**Task to complete**
Please return the records below exactly as they appear, leaving every picture out.

(Stored data entries)
Start of Block
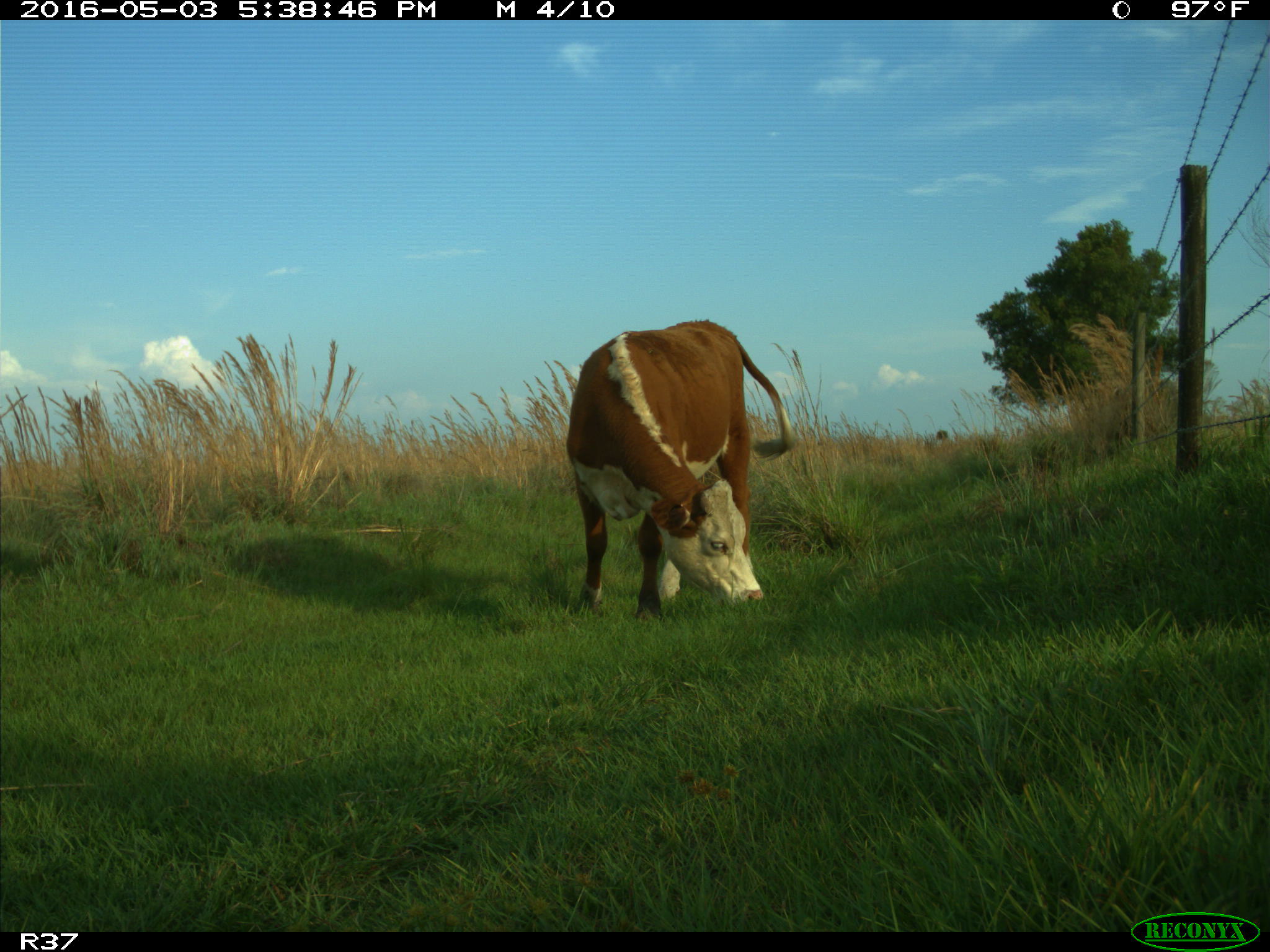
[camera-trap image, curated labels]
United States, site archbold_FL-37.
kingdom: Animalia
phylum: Chordata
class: Mammalia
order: Artiodactyla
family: Bovidae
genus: Bos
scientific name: Bos taurus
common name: domestic cow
Bos taurus (domestic cow).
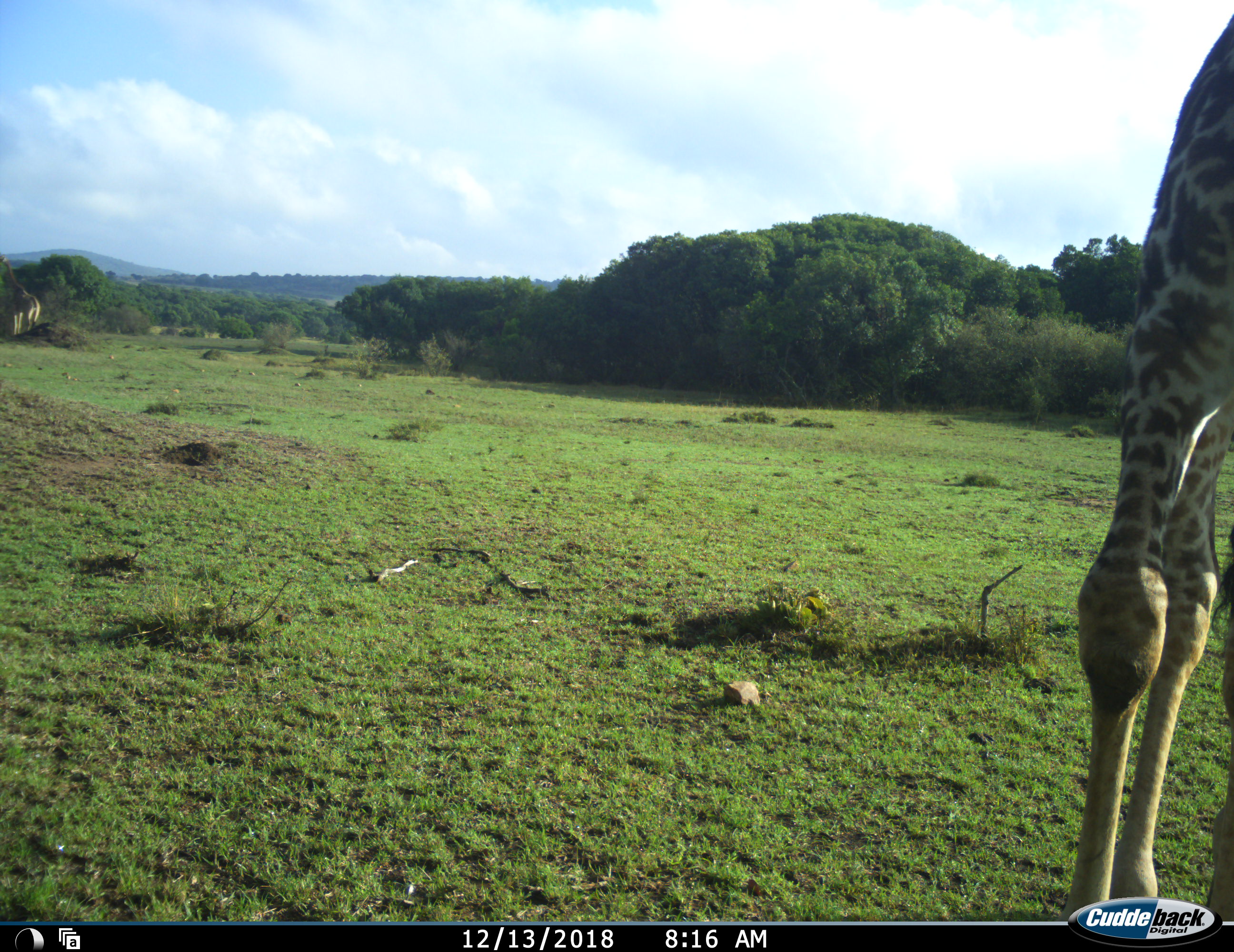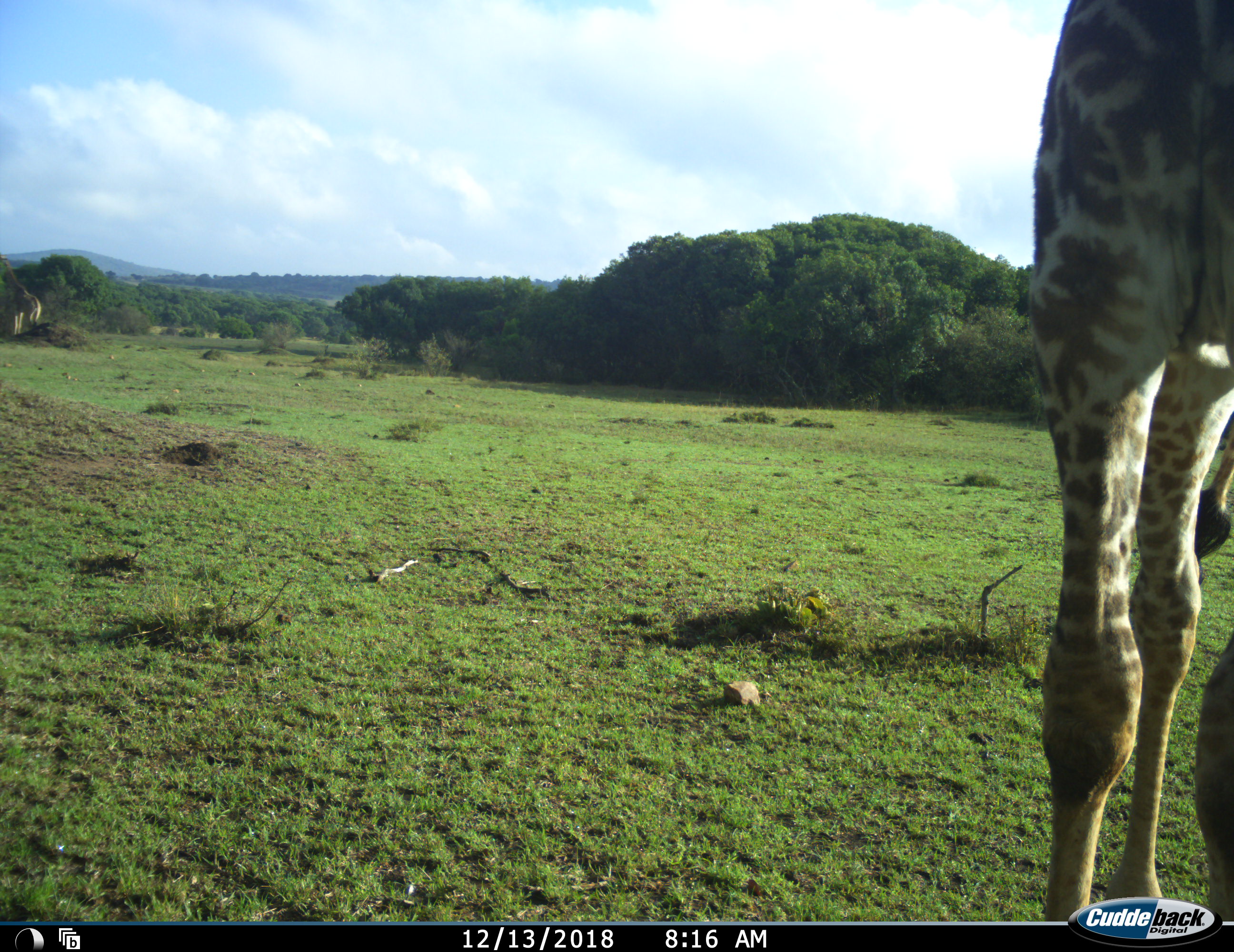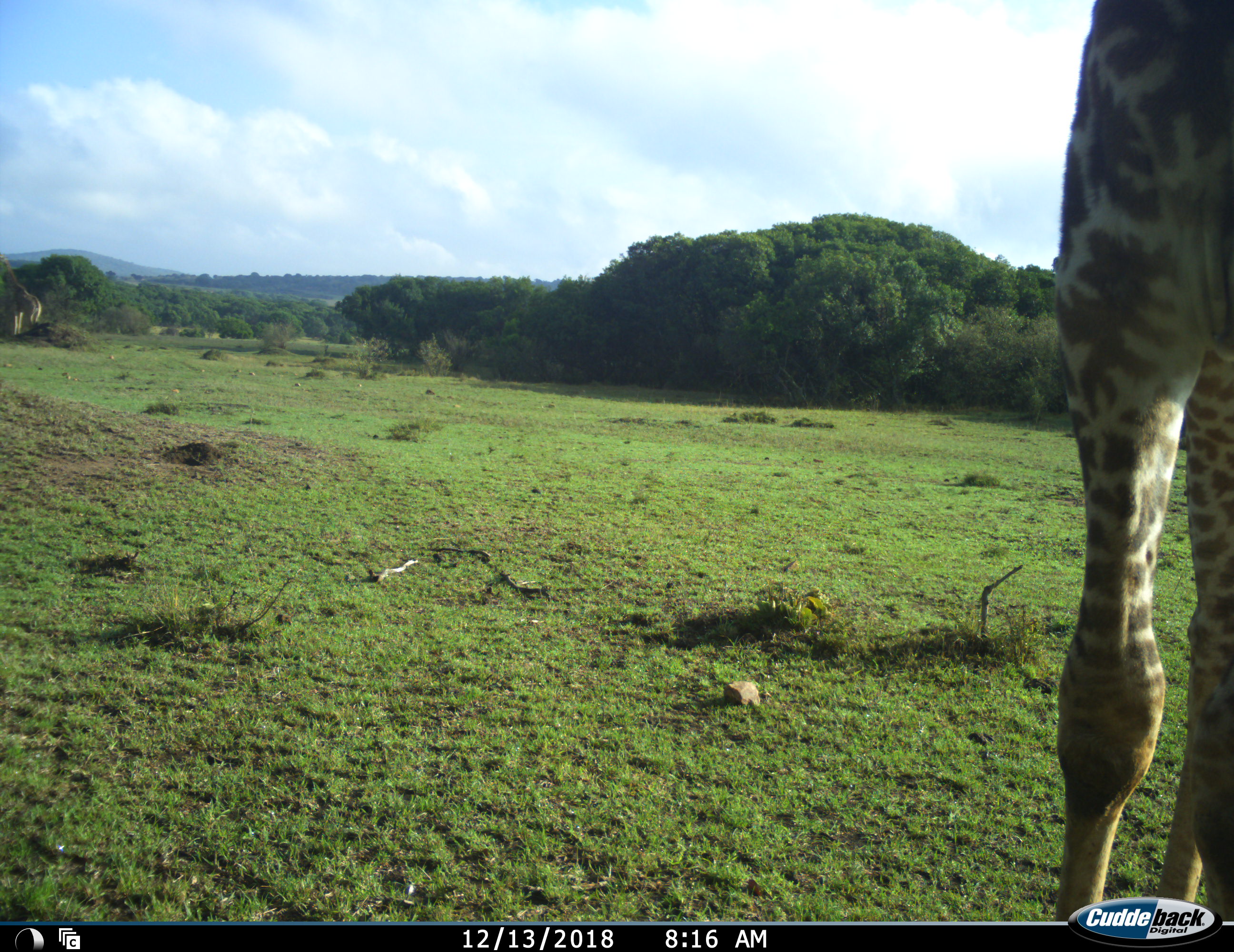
End of Block
**Solution for this exercise**
[camera-trap image, curated labels]
United States, site archbold_FL-37.
kingdom: Animalia
phylum: Chordata
class: Mammalia
order: Artiodactyla
family: Bovidae
genus: Bos
scientific name: Bos taurus
common name: domestic cow
Bos taurus (domestic cow).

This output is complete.